- Data rows
· · · · ·

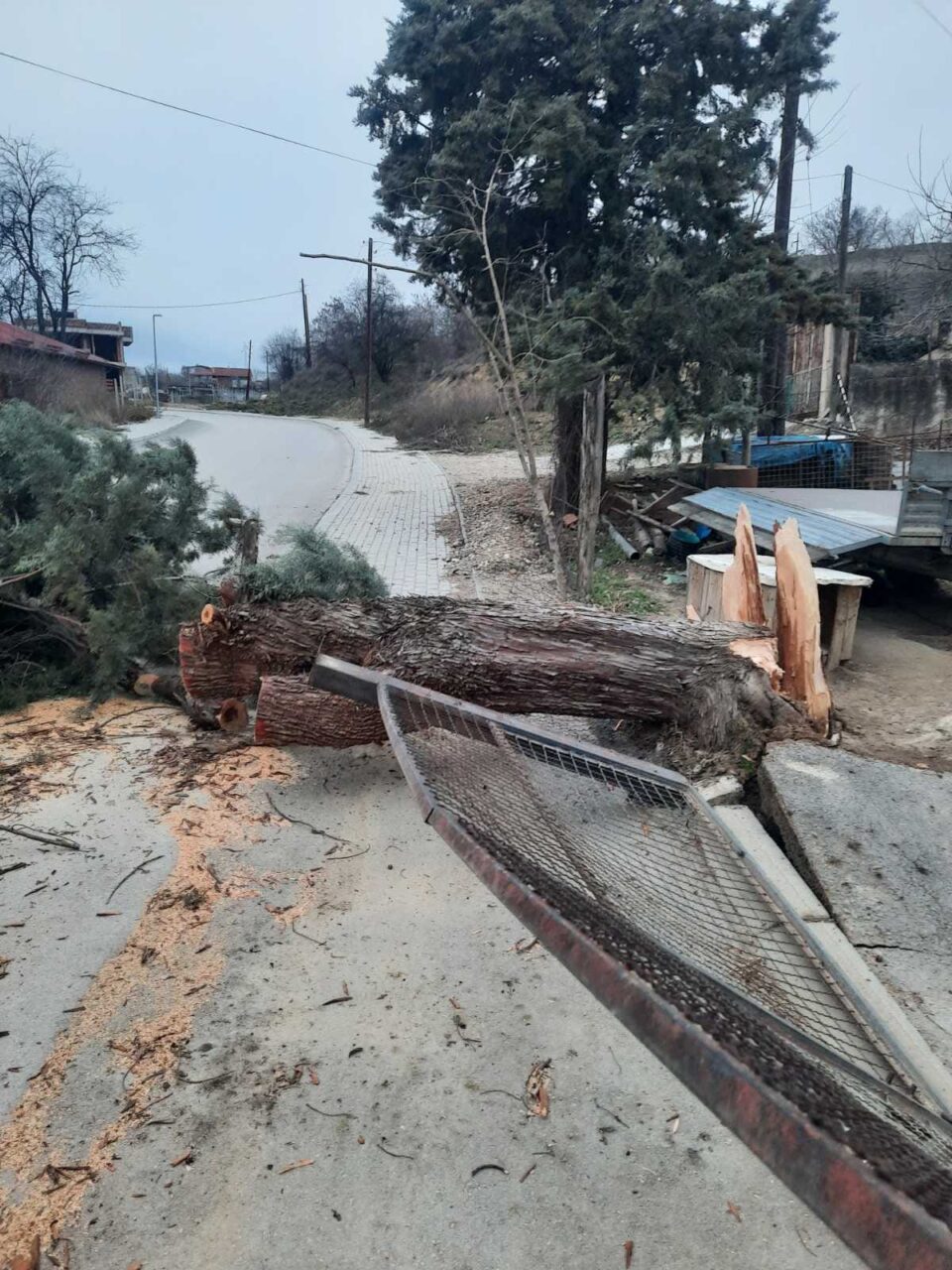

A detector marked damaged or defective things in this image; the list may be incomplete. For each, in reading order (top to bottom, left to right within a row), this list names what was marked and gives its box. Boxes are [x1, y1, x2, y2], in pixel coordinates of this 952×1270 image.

damaged metal gate [315, 655, 952, 1270]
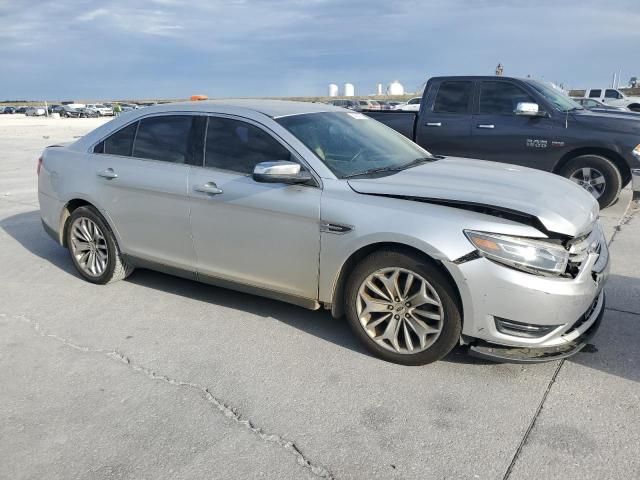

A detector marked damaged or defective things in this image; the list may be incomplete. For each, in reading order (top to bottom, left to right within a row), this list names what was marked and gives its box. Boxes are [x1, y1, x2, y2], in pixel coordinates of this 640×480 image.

broken headlight lens [462, 231, 568, 276]
crack in pavement [1, 314, 336, 478]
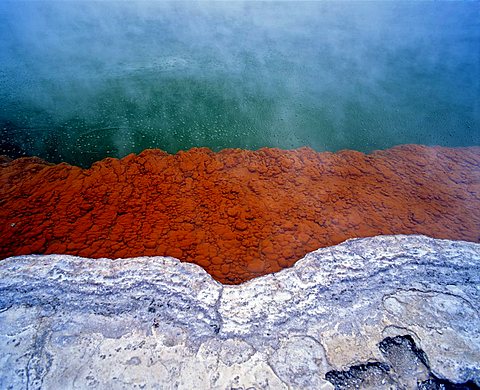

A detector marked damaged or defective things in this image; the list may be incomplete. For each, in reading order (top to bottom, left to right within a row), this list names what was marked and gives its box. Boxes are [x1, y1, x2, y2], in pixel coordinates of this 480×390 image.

rusty iron oxide [0, 146, 478, 284]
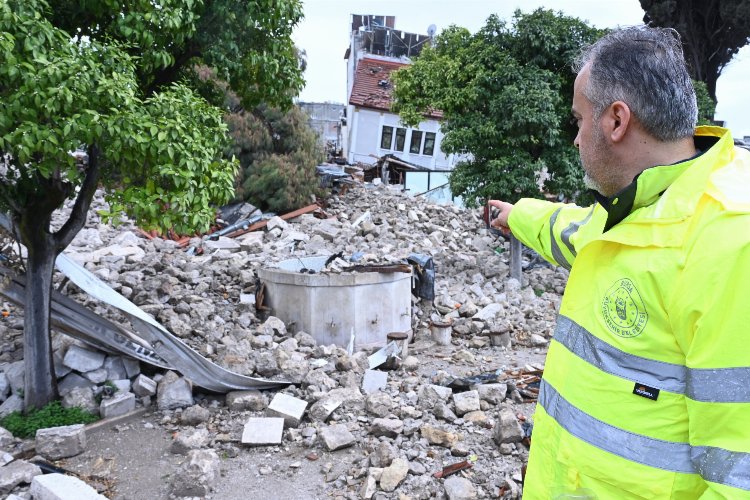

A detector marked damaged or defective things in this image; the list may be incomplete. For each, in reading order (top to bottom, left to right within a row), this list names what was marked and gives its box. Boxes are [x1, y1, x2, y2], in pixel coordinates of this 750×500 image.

broken concrete slab [244, 416, 284, 448]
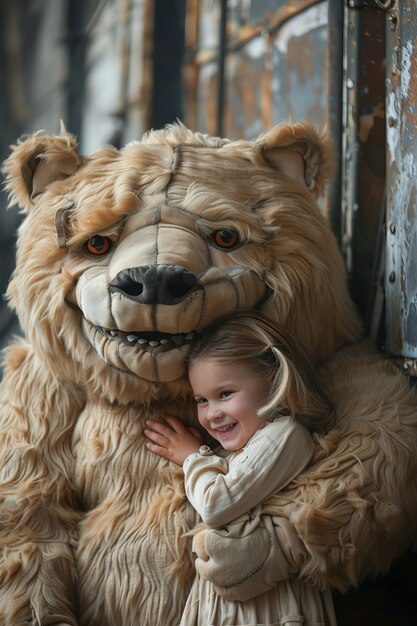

· · · · ·

- Short task
Please give the lines from the one containing "this 750×500 image." through the end of the items, inclusive, as a numbered list without blank lines. Leave the pictures out of your answer.

- Exercise answer
1. A detector marked damaged or defective things in this image; the list may be incomplete. For each, in reading order (top to bottom, left to right within a row), this list names what was marked and gives its box. Boxes are [x1, y1, x2, y2], in pixel coordinates of this 750×500 image.
2. broken concrete slab [244, 416, 284, 448]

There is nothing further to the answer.